There were many more speeches still to come.

Atlanta's New Birth Missionary Baptist Church pastor Jamal Bryant spearheaded the rally, having asked for Black pastors to gather in Brunswick to pray for the family of Ahmaud Arbery. But, things first began in Brunswick's courtroom.

William Bryan's attorney Kevin Gough received criticism for a comment made last week during the trial of Ahmaud Arbery's death. After Rev. Jesse Jackson's brief appearance, the attorney claimed he did not want "any more Black pastors" to show up in the courtroom. 

Rev. Jesse Jackson, Martin Luther King III and Jamal Bryant are just some of the civil rights activists and faith leaders that beckoned for hundreds to appear at the Glynn County court's steps in response. 

Jackson continued to join Arbery's family in the court room despite the comments from Bryan's defense.

Credit: AP
Rev. Jesse Jackson, left, sits with Wanda Cooper-Jones, mother of Ahmaud Arbery, during the trial of Arbery at the Glynn County Courthouse on Thursday, Nov. 18, 2021 in Brunswick, Ga. Travis McMichael, his father Greg McMichael, and a neighbor William "Roddie" Bryan are charged charged with the February 2020 slaying of 25-year-old Ahmaud Arbery. (Sean Rayford/Pool Photo via AP)

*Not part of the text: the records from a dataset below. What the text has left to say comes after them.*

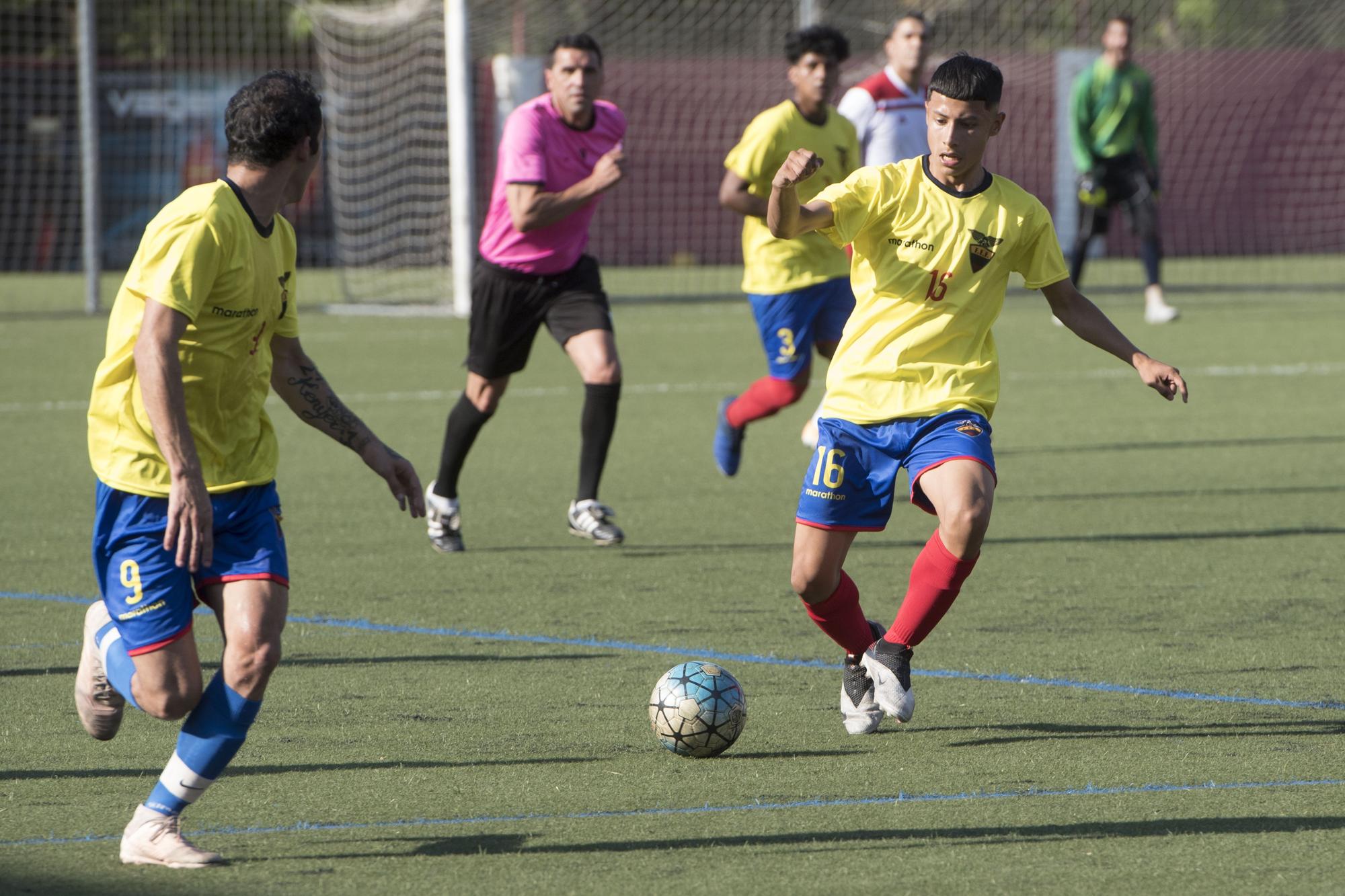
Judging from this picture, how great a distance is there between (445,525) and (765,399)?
6.58 ft

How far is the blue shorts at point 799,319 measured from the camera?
29.2 ft

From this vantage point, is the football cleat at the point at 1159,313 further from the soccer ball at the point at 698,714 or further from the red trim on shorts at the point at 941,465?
the soccer ball at the point at 698,714

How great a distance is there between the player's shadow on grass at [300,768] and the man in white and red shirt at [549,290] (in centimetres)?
321

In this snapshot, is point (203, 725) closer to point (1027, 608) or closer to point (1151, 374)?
point (1151, 374)

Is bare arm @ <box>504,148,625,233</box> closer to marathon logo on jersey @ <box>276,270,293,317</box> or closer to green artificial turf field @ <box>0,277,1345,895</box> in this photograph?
green artificial turf field @ <box>0,277,1345,895</box>

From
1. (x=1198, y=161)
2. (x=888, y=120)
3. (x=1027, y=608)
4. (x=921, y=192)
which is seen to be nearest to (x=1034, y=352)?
(x=888, y=120)

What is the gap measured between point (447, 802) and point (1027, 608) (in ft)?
9.29

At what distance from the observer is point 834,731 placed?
4961 mm

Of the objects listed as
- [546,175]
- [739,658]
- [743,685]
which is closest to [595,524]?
[546,175]

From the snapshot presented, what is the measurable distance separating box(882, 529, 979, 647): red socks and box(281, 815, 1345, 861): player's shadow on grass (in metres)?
0.97

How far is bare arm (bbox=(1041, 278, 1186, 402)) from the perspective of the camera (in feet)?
16.0

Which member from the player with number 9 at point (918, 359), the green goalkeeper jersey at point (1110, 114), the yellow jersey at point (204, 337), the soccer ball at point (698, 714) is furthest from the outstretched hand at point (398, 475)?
the green goalkeeper jersey at point (1110, 114)

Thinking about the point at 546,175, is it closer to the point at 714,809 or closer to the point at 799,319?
the point at 799,319

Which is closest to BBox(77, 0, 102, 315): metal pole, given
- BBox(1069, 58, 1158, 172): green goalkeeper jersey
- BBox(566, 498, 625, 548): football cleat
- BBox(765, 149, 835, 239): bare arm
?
BBox(1069, 58, 1158, 172): green goalkeeper jersey
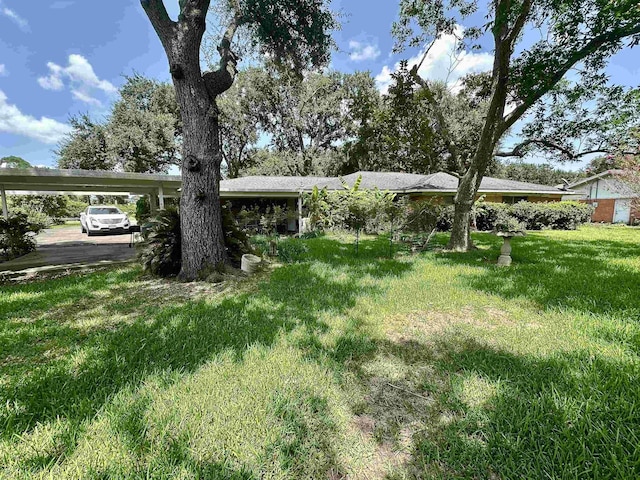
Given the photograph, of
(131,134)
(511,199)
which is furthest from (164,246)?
(511,199)

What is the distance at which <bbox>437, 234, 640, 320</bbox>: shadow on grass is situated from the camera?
13.8 feet

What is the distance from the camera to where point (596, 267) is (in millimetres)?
6375

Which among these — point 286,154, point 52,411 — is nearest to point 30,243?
point 52,411

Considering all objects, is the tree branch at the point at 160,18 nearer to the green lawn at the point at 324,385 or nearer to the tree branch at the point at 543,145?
the green lawn at the point at 324,385

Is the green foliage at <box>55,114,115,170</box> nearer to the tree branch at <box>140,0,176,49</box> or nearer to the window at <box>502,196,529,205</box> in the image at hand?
the tree branch at <box>140,0,176,49</box>

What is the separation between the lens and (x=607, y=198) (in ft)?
72.3

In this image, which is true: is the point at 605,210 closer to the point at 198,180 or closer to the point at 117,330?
the point at 198,180

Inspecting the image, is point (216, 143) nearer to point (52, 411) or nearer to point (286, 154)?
point (52, 411)

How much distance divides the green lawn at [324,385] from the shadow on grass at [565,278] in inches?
3.0

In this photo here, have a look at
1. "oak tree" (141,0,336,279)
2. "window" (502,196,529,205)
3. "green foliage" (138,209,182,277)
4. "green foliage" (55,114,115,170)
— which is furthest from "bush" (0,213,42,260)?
"window" (502,196,529,205)

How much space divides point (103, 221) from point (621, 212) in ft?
120

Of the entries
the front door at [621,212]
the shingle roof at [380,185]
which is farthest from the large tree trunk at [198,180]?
the front door at [621,212]

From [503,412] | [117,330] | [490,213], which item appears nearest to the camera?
[503,412]

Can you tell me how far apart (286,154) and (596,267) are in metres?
23.2
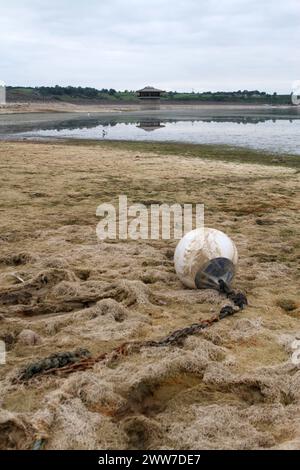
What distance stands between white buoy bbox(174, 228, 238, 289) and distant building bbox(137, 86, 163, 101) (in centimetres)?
9359

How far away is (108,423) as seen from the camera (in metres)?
3.14

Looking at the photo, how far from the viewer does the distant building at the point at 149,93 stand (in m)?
95.3

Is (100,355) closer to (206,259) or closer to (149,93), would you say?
(206,259)

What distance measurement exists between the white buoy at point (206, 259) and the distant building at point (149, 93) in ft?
307

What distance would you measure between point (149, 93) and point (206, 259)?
9673 cm

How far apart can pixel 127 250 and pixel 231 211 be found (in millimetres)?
3128

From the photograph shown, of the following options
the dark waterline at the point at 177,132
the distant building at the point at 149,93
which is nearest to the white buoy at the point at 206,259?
the dark waterline at the point at 177,132

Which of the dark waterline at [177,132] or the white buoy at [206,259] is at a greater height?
the dark waterline at [177,132]

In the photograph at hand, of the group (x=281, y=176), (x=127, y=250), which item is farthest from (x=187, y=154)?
(x=127, y=250)

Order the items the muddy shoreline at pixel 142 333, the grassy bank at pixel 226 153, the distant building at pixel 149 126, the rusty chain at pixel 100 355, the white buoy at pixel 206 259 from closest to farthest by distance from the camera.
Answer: the muddy shoreline at pixel 142 333, the rusty chain at pixel 100 355, the white buoy at pixel 206 259, the grassy bank at pixel 226 153, the distant building at pixel 149 126

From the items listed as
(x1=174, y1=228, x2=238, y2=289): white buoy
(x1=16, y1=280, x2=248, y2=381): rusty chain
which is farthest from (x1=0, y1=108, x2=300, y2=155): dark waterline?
(x1=16, y1=280, x2=248, y2=381): rusty chain

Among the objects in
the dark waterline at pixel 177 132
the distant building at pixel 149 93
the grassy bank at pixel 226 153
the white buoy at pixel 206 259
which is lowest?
the white buoy at pixel 206 259

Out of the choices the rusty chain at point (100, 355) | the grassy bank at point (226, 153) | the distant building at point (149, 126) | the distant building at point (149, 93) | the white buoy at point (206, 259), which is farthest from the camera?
the distant building at point (149, 93)

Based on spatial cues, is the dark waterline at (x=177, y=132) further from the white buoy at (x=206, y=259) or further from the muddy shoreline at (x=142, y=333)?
the white buoy at (x=206, y=259)
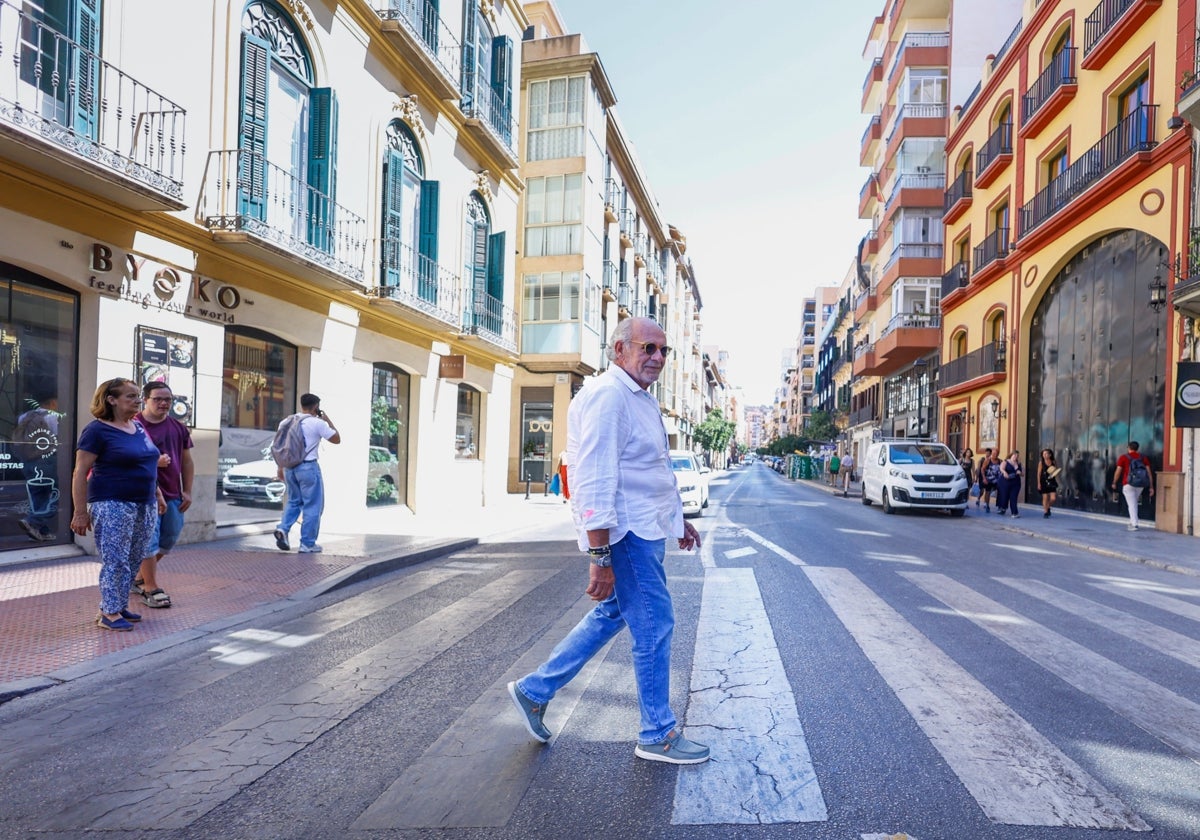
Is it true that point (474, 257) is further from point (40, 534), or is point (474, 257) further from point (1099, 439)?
point (1099, 439)


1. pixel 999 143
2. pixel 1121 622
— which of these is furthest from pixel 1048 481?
pixel 1121 622

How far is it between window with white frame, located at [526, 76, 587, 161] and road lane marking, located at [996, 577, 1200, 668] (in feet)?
71.4

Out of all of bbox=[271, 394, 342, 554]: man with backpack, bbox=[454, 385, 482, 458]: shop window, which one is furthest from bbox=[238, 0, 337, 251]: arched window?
bbox=[454, 385, 482, 458]: shop window

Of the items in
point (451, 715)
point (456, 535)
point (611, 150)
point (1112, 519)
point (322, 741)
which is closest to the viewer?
point (322, 741)

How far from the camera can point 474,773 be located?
122 inches

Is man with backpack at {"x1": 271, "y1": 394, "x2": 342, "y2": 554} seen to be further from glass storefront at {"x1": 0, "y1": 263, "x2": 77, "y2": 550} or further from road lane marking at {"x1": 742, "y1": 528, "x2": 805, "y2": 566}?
road lane marking at {"x1": 742, "y1": 528, "x2": 805, "y2": 566}

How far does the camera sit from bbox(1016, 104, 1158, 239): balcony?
54.5 ft

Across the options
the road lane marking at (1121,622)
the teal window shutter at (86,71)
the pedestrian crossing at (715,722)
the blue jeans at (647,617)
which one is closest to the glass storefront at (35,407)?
the teal window shutter at (86,71)

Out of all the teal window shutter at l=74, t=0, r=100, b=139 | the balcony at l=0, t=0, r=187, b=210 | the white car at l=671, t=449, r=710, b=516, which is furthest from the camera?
the white car at l=671, t=449, r=710, b=516

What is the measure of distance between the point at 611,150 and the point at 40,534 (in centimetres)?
2750

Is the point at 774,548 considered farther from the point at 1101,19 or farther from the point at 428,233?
the point at 1101,19

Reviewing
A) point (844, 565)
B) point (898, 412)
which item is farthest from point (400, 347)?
point (898, 412)

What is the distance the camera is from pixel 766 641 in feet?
17.1

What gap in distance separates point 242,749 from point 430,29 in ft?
49.0
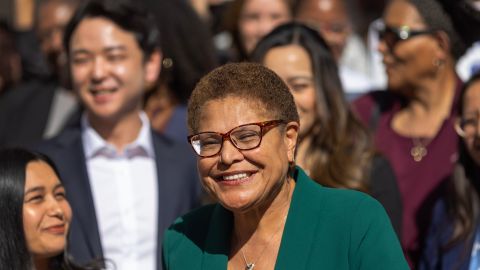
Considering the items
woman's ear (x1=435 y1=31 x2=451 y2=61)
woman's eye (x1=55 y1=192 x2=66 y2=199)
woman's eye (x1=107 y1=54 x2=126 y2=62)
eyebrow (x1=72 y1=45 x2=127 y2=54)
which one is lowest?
woman's eye (x1=55 y1=192 x2=66 y2=199)

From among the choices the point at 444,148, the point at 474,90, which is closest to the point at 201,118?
the point at 474,90

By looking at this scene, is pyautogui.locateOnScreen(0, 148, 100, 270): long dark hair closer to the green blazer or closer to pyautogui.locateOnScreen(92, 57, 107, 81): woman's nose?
the green blazer

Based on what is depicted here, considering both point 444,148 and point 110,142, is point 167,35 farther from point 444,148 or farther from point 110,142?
point 444,148

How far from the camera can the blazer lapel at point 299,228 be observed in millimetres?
3420

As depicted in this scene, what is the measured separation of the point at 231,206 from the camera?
3.44 meters

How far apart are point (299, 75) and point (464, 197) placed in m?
0.94

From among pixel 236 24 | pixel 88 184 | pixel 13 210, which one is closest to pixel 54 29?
pixel 236 24

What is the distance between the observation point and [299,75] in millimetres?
5004

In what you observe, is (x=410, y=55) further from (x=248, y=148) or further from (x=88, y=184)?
(x=248, y=148)

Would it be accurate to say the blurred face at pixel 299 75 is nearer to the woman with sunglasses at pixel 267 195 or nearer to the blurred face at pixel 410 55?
the blurred face at pixel 410 55

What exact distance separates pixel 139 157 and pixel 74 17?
79cm

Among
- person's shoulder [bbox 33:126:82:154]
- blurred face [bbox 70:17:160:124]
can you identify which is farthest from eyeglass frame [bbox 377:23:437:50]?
person's shoulder [bbox 33:126:82:154]

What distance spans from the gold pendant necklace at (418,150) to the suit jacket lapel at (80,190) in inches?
64.7

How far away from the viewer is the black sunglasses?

On Feb. 23, 2020, Arbery was shot and killed while running through the Satilla Shores neighborhood in Glynn County near Brunswick. Arbery was shot and killed by father and son Gregory McMichael and Travis McMichael, who claimed they were attempting a citizen's arrest at the time. Both the father and son, as well as their neighbor William "Roddie" Bryan, have since been charged.

The trial in the death of Ahmaud Arbery continues, having sparked national attention in near countless forms since Arbery's death became widely known. The rally of Black pastors outside of the Glynn County courthouse steps is the latest in a long list of community responses.